Shining the Light on Pancreatic Cancer

Illustration of a purple ribbon with caption reading "Pancreatic Cancer Awareness Month"The passing of public figures brings awareness to the disease.

This year key United States leaders like the late U.S. Supreme Court Justice Ruth Bader Ginsburg and civil rights leader John Lewis lost their lives to pancreatic cancer. Most recently, the legendary host of the game show Jeopardy, Alex Trebek also succumbed to the disease. All of these public figures fought their battles for a different length in time but no doubt raised awareness of pancreatic cancer with others.

Unfortunately, the five-year survival rate for pancreatic cancer is very low – less than 10% – because most people aren’t diagnosed with pancreatic cancer until it has progressed to an advanced stage. Thankfully, there are new cancer treatments available that may help extend and improve quality of life, even in patients who have terminal cancers.

By the time pancreatic cancer symptoms typically appear, it is often too late to remove the tumor and improve a patient’s odds of survival. Although it is difficult to diagnose in its earliest stages, here is more information about symptoms, risk factors and what you can do to help prevent the disease.


Pancreatic cancer often causes no symptoms until it is at a more advanced stage, which is what makes it so difficult to treat. But there are some symptoms that may help you catch it earlier.
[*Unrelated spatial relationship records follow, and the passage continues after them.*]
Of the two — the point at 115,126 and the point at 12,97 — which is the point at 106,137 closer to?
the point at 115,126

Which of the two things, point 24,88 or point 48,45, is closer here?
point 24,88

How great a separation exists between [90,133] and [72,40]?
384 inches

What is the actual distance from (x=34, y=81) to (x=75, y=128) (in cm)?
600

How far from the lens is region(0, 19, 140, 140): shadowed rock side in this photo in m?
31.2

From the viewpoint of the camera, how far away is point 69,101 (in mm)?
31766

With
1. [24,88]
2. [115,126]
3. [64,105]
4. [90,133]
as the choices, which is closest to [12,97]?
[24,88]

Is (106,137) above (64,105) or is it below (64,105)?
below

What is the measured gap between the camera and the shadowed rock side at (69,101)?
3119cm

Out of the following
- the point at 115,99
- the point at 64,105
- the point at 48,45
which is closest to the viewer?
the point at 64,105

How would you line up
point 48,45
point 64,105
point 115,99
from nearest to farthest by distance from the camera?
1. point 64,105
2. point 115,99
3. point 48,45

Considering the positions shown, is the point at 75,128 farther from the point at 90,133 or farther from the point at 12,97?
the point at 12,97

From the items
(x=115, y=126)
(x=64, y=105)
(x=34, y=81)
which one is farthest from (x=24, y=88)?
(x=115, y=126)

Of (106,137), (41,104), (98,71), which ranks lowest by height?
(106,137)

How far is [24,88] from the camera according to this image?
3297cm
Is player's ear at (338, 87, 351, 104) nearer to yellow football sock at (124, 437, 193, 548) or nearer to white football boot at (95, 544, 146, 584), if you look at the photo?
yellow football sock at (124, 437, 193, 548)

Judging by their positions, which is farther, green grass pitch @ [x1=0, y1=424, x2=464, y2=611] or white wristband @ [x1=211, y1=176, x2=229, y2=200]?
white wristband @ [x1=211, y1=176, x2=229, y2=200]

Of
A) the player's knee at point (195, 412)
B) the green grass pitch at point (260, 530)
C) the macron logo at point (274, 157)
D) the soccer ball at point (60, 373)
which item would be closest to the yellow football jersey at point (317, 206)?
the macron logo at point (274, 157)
These include:

  • Persistent pain in the abdomen or back
  • Jaundice (yellowing of the eyes and skin)
  • Unexplained weight loss or loss of appetite
  • Light-colored stool or dark-colored urine
  • Newly diagnosed diabetes or existing diabetes that becomes more difficult to control
  • Itchy skin
  • Fatigue

Many of these symptoms can be attributed to other health conditions. See your doctor if you experience any unusual or persistent symptoms.

Risk Factors

Some risk factors for pancreatic cancer are under your control, while others are not. Risk factors include:

  • Smoking – smokers are twice as likely to get pancreatic cancer
  • Chronic inflammation of the pancreas (pancreatitis) – this may be made worse by smoking or heavy alcohol use
  • Being very overweight – this may increase your risk by 20%
  • Diabetes – especially type 2 diabetes
  • Family history – of pancreatic cancer or genetic mutations/syndromes that increase cancer risk
  • Age – most people are diagnosed after age 65

Although you can’t completely prevent pancreatic cancer, there are some things you can do to lower your risk. These include quitting smoking, maintaining a healthy weight and following a healthy diet.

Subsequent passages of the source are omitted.